Is it okay to post pieces that aren't necessarily prompted by the word of the day? 'Cause I'm having no luck with "lifework", but this was lying around in my writing folder and I'm pretty sick of looking at it.



"Keep hoping. I'll never love you." The words came out clean and crisp and polished, cutting through the steam from her frozen breath. It was five in the morning. The harsh lights of the airfield cut through the soaring concrete sarcophagus of the departure terminal and carved angular shadows into the upper reaches of the building. She shot me a nervous smile, flicked back her hair, fiddled with her wedding ring. I drank my coffee. She sipped fastidiously at hers. If she wanted to keep on talking, she would talk, and if she didn't then she would not. Dealing with her had always been easy, if only because everything rested on her terms and there was nothing anyone could do to change anything if and when she ever made up her mind.

"I'm sorry," she said, finally. There was a raspy undercurrent of cigarette smoke to the girlish timbre of her voice, and while once upon a time it had turned me on, I found that it wasn't improving her word choice any. She tried again. Eternal optimist. "I'm sorry. I really am. Really."

Really, I thought, but she never took sarcasm well. It had a tendency to fly over her head and she didn't like that either. She was tapping her foot now, nervous as anything, casting anxious glances at her watch and then at me and then at her coffee and back to me. Her lashes quivered up and down more times than I could count. I picked up her mug, stared at the watery dregs of her insomnia, put it back down. She flicked her hair forwards and tried another smile. It worked about as well as you would expect.

"Well," she said yet again, "I'm sorry."

She didn't sound sorry at all. She sounded tired and uneasy and caught in a corner. I felt sorry for her, I sympathized with her, but that didn't mean I had to let her walk all over me. Didn't mean I had to stand back and let her leave me one more time. If we had come together at any other place or at any other time then maybe it would have been different but this was an airport and this was five-thirty in the morning and you know what, I was tired and uneasy and backed up into a hole as well. To hell with smart responses and wanting her back. To hell with sorry and goodbye and half-formed dreams of persuading her to come back into my arms. To hell with her. She didn't even want me back.
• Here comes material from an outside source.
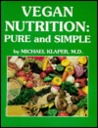 Vegan Nutrition: Pure & Simple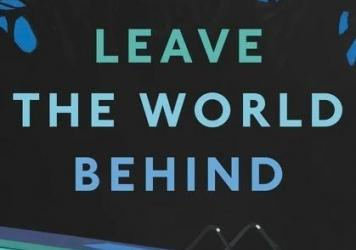 <em>Leave the World Behind,</em> by Rumaan Alam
So I looked at the table and said, "It's alright. Don't worry about it."

And then she was standing up and shrugging into her jacket with that same anxious smile, that same nervous fluttering of the lashes, ready to take me at my word and forget that this distressing interlude had ever happened. "I'm glad we agree," she said, but her eyes were already distant. In her mind, she was already on the flight back to her husband and her job and her four-room flat, to the tidy little life she had built for herself after walking out on me all those months ago. "I've got to get going. I'll talk to you later?" The light lilting at the end spelled a question, not a statement. "I'll talk to you later." I wished she had said that instead. I wished she had been more definite but she had gone and she hadn't even paid for that coffee. I had to dig out my wallet and do the gentlemanly thing. I'll bet she was sorry about that, too.